Todd Haynes: It’s kind of a blur now. I was moving into pre-production on the film. We just wrapped shooting and had to jump on an accelerated schedule to get it out before the holiday. Fonzie [Affonso Gonçalves], one of my two editors, was available to do the additional interview clips that are such a great part of it. And of course I wished that we could have like 10, 12 avant-garde films in their entirety. But licensing these films, which are in different archives with different controlling rights and issues, and mastering them and all of that, it just took too long. So we put in everything we could get. 

And then we did these annotations. Every single film that appears — and there are hundreds of titles — are named, dated, and attributed to their artists. There’s an option to toggle it on or off at will. It was something I wanted to include; I just felt it was so important. It took a lot of time and clerical work to organize it. The section with the grid that fills the frame with 12 images [from avant-garde films and art from the time] … even that is annotated. I have such gratitude for everybody who worked so hard to make that possible.

H: This multichannel panoply you create out of these materials, how do you craft and balance the arrangement? Is it more instinctual or intellectual?

TH: It was such a wonderful place to be, where the research and the history yielded to instinct.
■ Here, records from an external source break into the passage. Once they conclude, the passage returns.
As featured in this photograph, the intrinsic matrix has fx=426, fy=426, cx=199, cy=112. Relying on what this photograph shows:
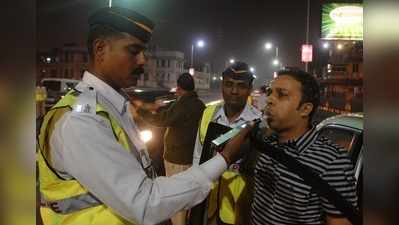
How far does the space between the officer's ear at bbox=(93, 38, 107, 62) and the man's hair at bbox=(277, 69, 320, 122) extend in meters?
1.08

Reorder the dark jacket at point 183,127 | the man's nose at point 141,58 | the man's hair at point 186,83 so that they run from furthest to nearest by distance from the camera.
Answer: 1. the man's hair at point 186,83
2. the dark jacket at point 183,127
3. the man's nose at point 141,58

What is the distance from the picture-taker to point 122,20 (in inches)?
74.7

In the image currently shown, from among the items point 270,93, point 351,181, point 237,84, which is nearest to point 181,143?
point 237,84

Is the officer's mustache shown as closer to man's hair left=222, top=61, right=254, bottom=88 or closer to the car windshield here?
man's hair left=222, top=61, right=254, bottom=88

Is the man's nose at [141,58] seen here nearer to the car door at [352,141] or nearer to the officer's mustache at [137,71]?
the officer's mustache at [137,71]

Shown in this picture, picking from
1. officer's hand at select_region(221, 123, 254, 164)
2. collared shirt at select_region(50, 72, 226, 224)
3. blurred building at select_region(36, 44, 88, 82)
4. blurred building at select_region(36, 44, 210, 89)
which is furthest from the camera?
blurred building at select_region(36, 44, 88, 82)

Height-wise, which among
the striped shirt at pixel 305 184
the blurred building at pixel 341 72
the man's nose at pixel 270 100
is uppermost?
the blurred building at pixel 341 72

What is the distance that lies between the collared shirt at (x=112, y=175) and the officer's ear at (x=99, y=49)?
1.14 feet

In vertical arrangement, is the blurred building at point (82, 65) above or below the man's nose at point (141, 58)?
above

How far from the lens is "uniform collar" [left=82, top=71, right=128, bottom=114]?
1.95 metres

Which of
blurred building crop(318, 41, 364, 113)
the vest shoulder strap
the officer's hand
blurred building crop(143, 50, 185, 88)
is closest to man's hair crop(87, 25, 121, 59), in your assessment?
the officer's hand

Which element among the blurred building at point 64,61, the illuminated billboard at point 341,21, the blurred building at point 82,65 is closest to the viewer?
the illuminated billboard at point 341,21

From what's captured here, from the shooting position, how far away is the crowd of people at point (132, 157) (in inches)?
64.6

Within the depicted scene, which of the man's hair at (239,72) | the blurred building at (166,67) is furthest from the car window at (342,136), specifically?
the blurred building at (166,67)
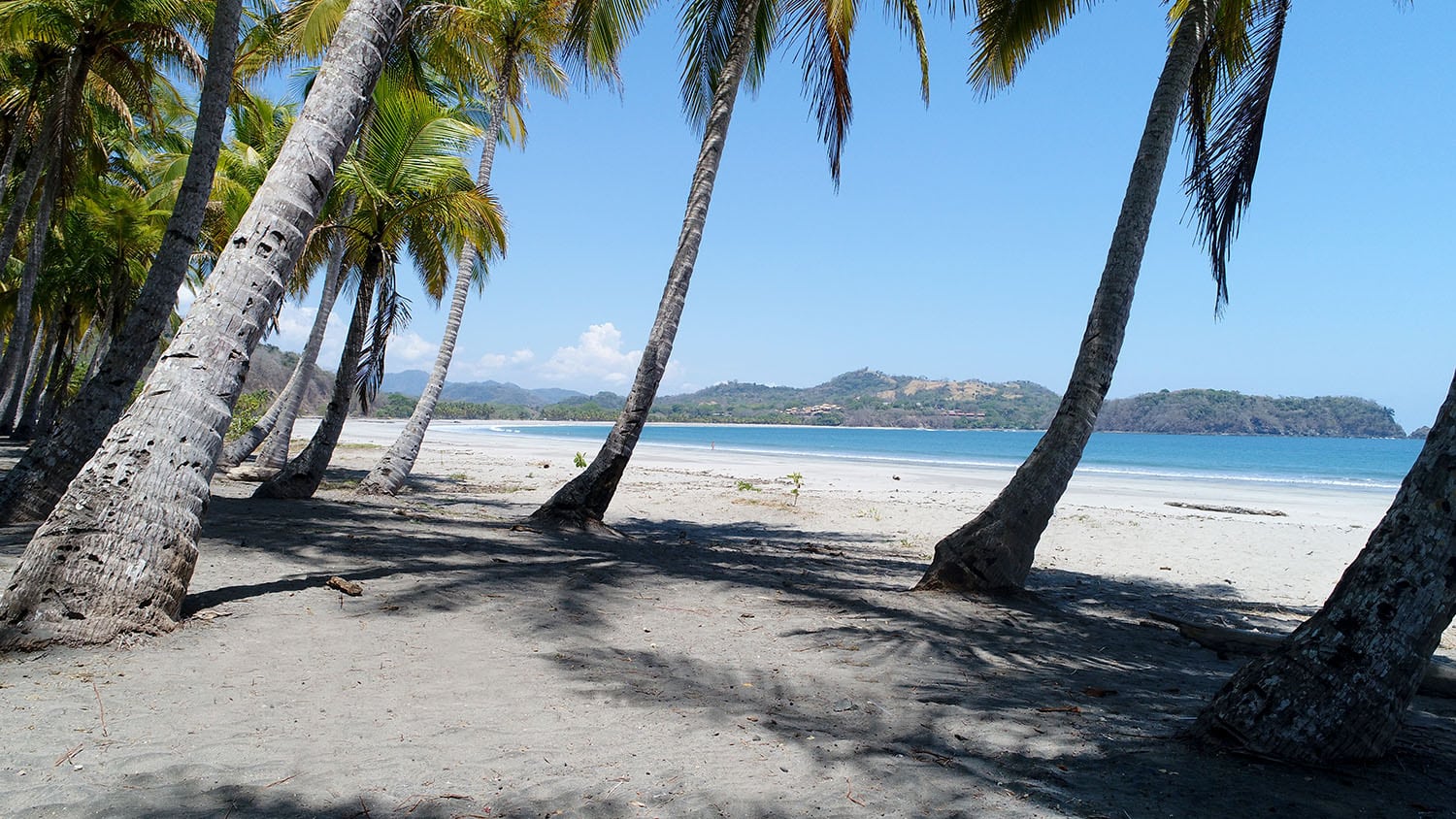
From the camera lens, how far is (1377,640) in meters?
2.80

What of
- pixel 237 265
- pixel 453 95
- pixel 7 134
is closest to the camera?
pixel 237 265

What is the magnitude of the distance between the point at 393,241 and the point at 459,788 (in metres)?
8.70

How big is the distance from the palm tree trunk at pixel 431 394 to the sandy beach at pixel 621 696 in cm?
384

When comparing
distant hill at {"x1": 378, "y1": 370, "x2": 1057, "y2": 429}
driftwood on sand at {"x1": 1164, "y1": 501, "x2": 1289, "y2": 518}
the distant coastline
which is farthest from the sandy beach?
distant hill at {"x1": 378, "y1": 370, "x2": 1057, "y2": 429}

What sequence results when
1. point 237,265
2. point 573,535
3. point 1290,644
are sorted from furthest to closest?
point 573,535
point 237,265
point 1290,644

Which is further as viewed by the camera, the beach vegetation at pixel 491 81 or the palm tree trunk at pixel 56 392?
the palm tree trunk at pixel 56 392

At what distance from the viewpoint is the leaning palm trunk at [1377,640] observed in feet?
9.08

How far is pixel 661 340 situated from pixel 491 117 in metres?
7.14

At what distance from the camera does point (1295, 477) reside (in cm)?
3619

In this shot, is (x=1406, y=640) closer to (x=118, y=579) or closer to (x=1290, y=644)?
(x=1290, y=644)

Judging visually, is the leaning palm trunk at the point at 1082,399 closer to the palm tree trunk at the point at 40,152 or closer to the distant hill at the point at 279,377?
the palm tree trunk at the point at 40,152

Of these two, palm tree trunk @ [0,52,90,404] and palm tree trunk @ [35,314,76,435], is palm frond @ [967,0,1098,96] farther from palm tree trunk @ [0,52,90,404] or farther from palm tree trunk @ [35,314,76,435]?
palm tree trunk @ [35,314,76,435]

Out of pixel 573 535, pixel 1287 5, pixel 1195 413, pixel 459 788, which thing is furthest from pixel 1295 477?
pixel 1195 413

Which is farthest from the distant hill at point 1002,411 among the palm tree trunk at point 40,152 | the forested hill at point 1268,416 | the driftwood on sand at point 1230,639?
the driftwood on sand at point 1230,639
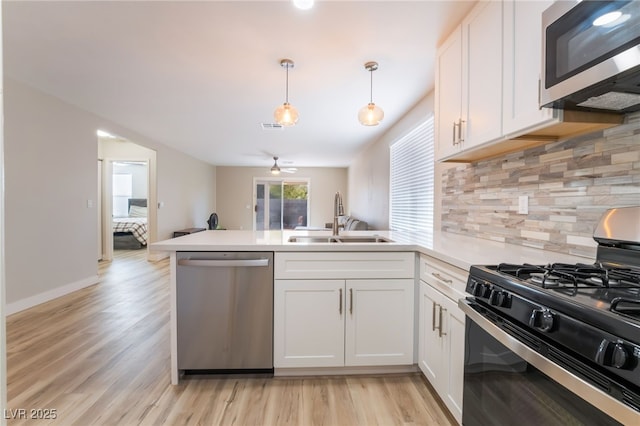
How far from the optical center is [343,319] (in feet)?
6.19

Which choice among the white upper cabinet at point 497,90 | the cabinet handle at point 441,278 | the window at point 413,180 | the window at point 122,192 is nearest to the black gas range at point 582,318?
the cabinet handle at point 441,278

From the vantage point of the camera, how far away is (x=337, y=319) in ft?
6.18

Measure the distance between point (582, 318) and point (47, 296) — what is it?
15.4 feet

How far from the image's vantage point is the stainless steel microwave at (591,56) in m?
0.86

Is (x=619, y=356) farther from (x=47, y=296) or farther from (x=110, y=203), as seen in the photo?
(x=110, y=203)

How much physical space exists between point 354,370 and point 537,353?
141 cm

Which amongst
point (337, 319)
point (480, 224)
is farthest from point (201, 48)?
point (480, 224)

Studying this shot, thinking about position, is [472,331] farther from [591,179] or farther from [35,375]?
[35,375]

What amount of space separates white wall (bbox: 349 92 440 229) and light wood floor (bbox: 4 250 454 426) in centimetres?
173

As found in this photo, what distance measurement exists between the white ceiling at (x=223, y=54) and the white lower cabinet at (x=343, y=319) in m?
1.58

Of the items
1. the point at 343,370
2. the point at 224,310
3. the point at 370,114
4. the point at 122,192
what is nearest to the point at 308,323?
the point at 343,370

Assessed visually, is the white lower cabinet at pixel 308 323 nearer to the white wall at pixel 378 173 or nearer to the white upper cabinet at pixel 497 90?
the white upper cabinet at pixel 497 90

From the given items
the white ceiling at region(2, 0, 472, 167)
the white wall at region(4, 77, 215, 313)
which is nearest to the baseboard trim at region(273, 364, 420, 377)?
the white ceiling at region(2, 0, 472, 167)

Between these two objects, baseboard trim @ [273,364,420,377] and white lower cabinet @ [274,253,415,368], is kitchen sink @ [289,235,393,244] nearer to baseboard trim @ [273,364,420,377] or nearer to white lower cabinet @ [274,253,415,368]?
white lower cabinet @ [274,253,415,368]
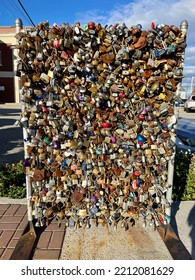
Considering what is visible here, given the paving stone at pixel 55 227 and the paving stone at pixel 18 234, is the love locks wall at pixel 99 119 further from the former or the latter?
the paving stone at pixel 18 234

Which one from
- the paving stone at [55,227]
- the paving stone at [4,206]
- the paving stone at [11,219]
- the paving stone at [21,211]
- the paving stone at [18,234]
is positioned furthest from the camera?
the paving stone at [4,206]


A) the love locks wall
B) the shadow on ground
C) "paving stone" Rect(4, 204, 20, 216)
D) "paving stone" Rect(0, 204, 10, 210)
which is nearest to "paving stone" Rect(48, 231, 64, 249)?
the love locks wall

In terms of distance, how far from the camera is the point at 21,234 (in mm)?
2281

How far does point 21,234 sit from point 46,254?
1.37 feet

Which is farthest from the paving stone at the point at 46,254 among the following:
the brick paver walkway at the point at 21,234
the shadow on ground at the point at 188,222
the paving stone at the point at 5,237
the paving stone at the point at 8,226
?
the shadow on ground at the point at 188,222

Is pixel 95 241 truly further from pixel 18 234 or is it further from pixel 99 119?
pixel 99 119

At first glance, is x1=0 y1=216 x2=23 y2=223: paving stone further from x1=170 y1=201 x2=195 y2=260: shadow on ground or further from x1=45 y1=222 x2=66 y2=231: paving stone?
x1=170 y1=201 x2=195 y2=260: shadow on ground

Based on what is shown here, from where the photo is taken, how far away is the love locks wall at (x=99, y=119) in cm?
198

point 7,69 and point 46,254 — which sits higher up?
point 7,69

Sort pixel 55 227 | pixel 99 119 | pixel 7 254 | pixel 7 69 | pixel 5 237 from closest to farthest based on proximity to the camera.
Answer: pixel 7 254 → pixel 99 119 → pixel 5 237 → pixel 55 227 → pixel 7 69

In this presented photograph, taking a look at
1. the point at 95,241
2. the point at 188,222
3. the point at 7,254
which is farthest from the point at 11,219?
the point at 188,222

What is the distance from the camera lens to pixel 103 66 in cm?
203

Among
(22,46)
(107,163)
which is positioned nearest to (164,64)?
(107,163)
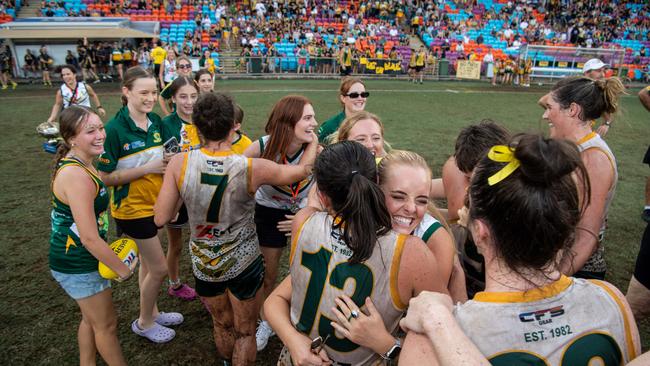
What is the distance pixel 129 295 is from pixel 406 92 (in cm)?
1683

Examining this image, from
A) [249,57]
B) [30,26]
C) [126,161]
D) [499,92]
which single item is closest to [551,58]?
[499,92]

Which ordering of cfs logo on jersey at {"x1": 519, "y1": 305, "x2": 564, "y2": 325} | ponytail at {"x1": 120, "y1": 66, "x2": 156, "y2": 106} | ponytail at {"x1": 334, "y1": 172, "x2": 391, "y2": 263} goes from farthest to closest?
ponytail at {"x1": 120, "y1": 66, "x2": 156, "y2": 106}, ponytail at {"x1": 334, "y1": 172, "x2": 391, "y2": 263}, cfs logo on jersey at {"x1": 519, "y1": 305, "x2": 564, "y2": 325}

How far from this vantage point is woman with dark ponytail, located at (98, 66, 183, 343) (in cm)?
343

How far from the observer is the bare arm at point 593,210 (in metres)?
2.45

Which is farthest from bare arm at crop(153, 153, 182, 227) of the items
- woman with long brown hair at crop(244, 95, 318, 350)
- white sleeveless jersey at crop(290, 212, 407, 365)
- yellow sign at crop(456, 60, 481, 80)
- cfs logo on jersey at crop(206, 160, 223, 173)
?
yellow sign at crop(456, 60, 481, 80)

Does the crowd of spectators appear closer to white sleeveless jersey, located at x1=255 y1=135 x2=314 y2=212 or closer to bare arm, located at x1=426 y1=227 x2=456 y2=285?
white sleeveless jersey, located at x1=255 y1=135 x2=314 y2=212

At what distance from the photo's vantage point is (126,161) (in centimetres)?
352

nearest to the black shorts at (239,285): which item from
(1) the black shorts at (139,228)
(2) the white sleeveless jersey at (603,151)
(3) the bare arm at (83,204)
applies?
(3) the bare arm at (83,204)

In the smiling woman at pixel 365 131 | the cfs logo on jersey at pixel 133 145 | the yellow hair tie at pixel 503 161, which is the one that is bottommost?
the cfs logo on jersey at pixel 133 145

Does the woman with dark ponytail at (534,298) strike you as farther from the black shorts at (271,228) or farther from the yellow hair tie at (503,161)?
the black shorts at (271,228)

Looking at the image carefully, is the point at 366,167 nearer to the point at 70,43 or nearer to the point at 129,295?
the point at 129,295

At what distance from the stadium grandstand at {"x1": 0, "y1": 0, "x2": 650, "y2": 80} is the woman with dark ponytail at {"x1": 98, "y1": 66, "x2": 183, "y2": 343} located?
23058 millimetres

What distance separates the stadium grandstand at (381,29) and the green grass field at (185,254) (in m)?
11.4

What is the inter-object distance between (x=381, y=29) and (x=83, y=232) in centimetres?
3288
Once we put together all the materials that had historical reasons for being there, we could forget about that. Adam Kurnitz, the other editor, started work on the first cut while Fonzie and I were still working on my previous feature, Dark Waters. He was drawing intuitively from the bank of images, which we organized into various formal categories, topical categories, visual categories. He knew what he was playing with, but at a certain point it was going to be more effective to let the sheer visceral quality of these many stylistic voices lead us.

For instance, when we were talking to La Monte Young about the evolution of experimental sound, we were looking for very specific kinds of images, ones that would help give voice to that endeavor. When we were dealing with Jack Smith and the Ludlow Street apartment, and all the people who were there, we were drawing from the films and images that he produced. Criteria would come and go, but really it was the music, this non-intellectual, nonverbal expression, leading the creative process.

H: This is just as much a movie about a cultural scene as it is about one band. How much of this scene did you experience firsthand?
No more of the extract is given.